The first step is to throw all the numerical variables into the model
and check the p-value, the variables are shift + age + primary_fur_color
+ location + activity + reaction + sounds. Although hectare is also a
numerical variable, it’s not included because the users of the model
would not have the information of how many squirrels are there within a
specific hectare, but they only have the information about the
characteristics of specific squirrels that they want to look for. The
variables with p-value less than 0.05 were removed from the model, and
the model built with remaining variables was checked again to make sure
that all of them had p-value less than 0.05. So, the first model
candidate was produced with predictors being ‘shift’, ’ age’,
‘activity’, ‘reaction’, ‘sounds’.
Then, we selected model using automatic procedure, specifically
step-wise regression procedure. Backward, Forward or step-wise methods
might produce different results, but we chose to use step-wise since it
gives a single ‘best’ model. As the result, except for the location, all
other 6 variables are included in this model, which is the second model
candidate.
Next, we used criterion-based procedure. The model with the largest
adjusted R-square valued along with smallest AIC and BIC values are
chosen to be the model candidate. It turned out that it also had all
those 6 variables as the one in automatic procedure.
LASSO model selection method was then used. After looking for the
best lamda value, the third model candidate has all seven predictors,
which means no variable was deleted from the selection procedure.
We have three different models as the final ‘best’ model candidate
for now, and they are all nested within each other. We choose the ‘best’

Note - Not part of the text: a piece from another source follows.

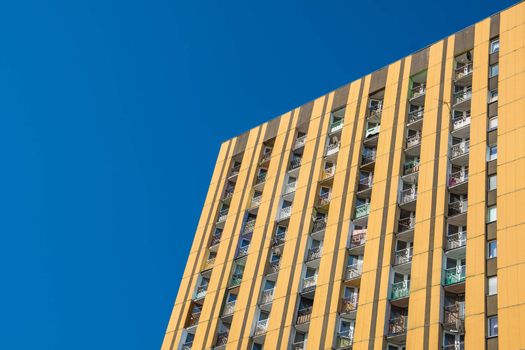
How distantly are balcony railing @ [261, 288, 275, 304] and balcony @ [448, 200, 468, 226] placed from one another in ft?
44.4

model according two criteria, adjusted R-squared value and RMSE. For
longitudinal model, the final predictors have 6 predictors (shift + age
+ primary_fur_color + activity + reaction + sounds) since it has the
highest adjust R-squared value and pretty much similar RMSE distribution
as all other models.
As for the latitudinal model, it has 5 predictors (sounds +
primary_fur_color + reaction + activity + shift), but all other models
candidates have 6 predictors. Since the RMSE values and adjusted
R-squared are approximately same among all models, the principal of
parsimony tells us to choose the the most succinct model.